Switch every "camera" in the material below to "observer". Reproduce all other lines unchanged, and omit the pictures.
- - - - - - -
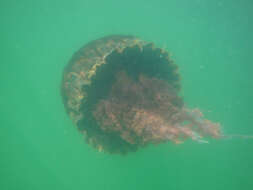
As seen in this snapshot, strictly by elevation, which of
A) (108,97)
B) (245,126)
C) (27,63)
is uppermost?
(245,126)

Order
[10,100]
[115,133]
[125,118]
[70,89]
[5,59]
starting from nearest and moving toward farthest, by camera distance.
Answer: [125,118]
[115,133]
[70,89]
[5,59]
[10,100]

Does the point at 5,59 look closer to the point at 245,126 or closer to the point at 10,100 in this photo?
the point at 10,100

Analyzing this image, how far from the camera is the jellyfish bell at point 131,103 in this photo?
5797 millimetres

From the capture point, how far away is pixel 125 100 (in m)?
6.06

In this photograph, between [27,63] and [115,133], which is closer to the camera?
[115,133]

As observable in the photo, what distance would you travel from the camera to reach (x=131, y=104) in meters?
6.00

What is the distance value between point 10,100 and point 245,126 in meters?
47.5

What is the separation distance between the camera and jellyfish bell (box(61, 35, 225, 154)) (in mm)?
5797

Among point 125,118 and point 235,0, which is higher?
point 235,0

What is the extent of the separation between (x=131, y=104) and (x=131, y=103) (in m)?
0.04

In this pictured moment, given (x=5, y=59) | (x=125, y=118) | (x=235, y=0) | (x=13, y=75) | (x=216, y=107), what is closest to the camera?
(x=125, y=118)

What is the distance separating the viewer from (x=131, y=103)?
602cm

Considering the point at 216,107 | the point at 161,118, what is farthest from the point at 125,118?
the point at 216,107

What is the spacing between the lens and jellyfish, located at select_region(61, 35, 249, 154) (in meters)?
5.80
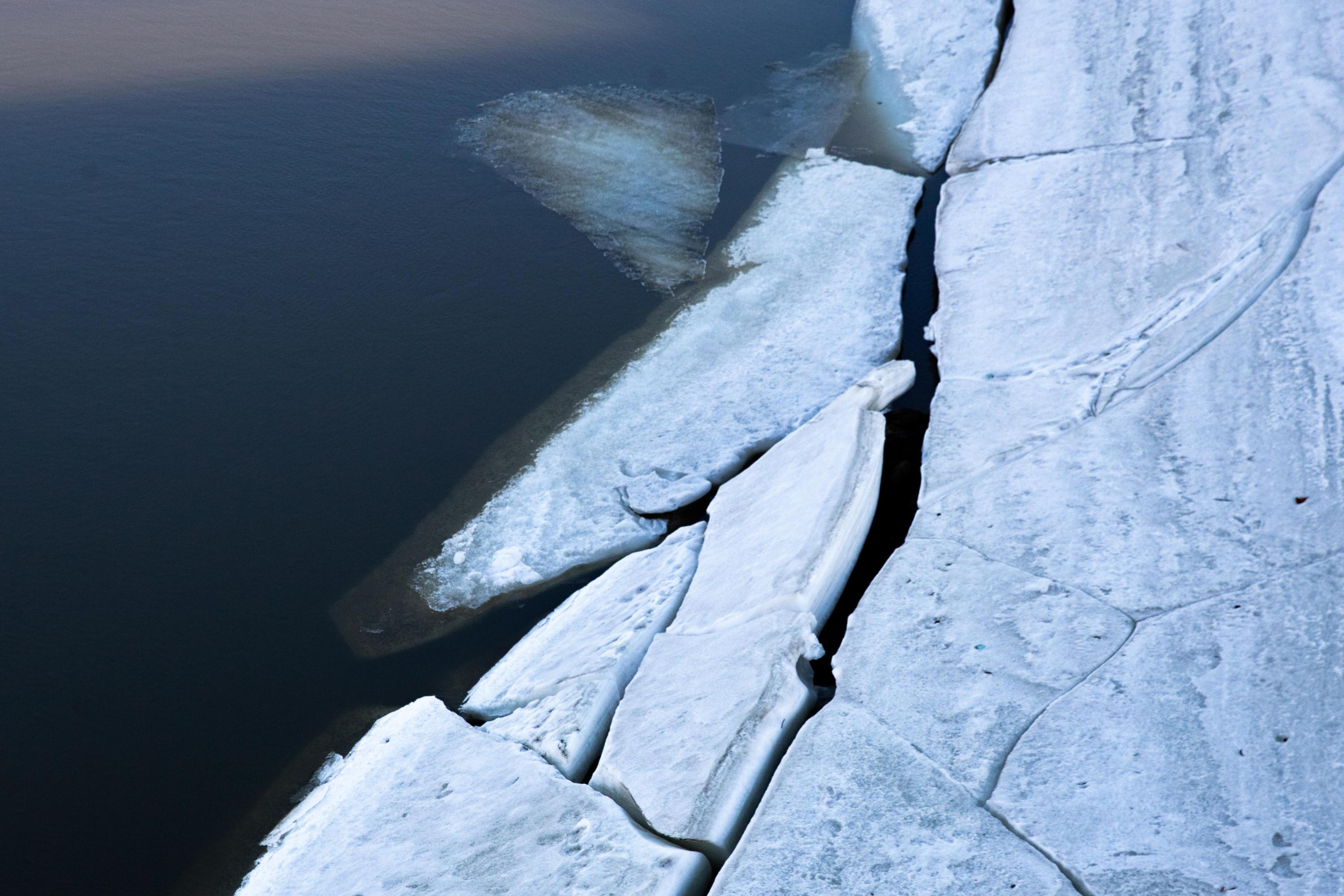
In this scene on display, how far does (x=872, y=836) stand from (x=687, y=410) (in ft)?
7.03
- - - - - - -
* _Problem solution_:
As seen in this snapshot, strictly by elevation, which of
A) (108,97)
B) (245,126)
C) (27,63)
is uppermost?
(245,126)

Order
[10,100]
[115,133]
[125,118]
[70,89]
[5,59]
starting from nearest and moving toward farthest, by observer distance.
Answer: [125,118]
[115,133]
[70,89]
[5,59]
[10,100]

Does the point at 5,59 look closer to the point at 245,126 or closer to the point at 10,100 in this photo?
the point at 10,100

Analyzing this image, how far from the observer is the jellyfish bell at point 131,103 in this photo?
5797 millimetres

From the capture point, how far away is pixel 125 100 (in m)?
6.06

In this photograph, between [27,63] and [115,133], which is closer to the observer?
[115,133]

As observable in the photo, what distance would you travel from the observer to reach (x=131, y=104) in meters?
6.00

What is the distance value between point 10,100 and point 245,126 in meters?
47.5

What is the separation distance between the observer and jellyfish bell (box(61, 35, 225, 154)) (in mm)?
5797

Among point 125,118 and point 235,0, which is higher?
point 235,0

What is the extent of the separation between (x=131, y=104) and (x=131, y=103) (in m)?
0.04

In this pictured moment, given (x=5, y=59) | (x=125, y=118) | (x=235, y=0) | (x=13, y=75) | (x=216, y=107), what is closest to the observer?
(x=125, y=118)

What is the distance separating the viewer from (x=131, y=103)?
602cm

Considering the point at 216,107 | the point at 161,118, what is farthest from the point at 125,118?
the point at 216,107

What is the spacing between the lens and jellyfish, located at select_region(61, 35, 249, 154) (in meters)?
5.80
In this scene on display, how far does (x=872, y=836) stand from (x=687, y=410) (in ft)?
7.03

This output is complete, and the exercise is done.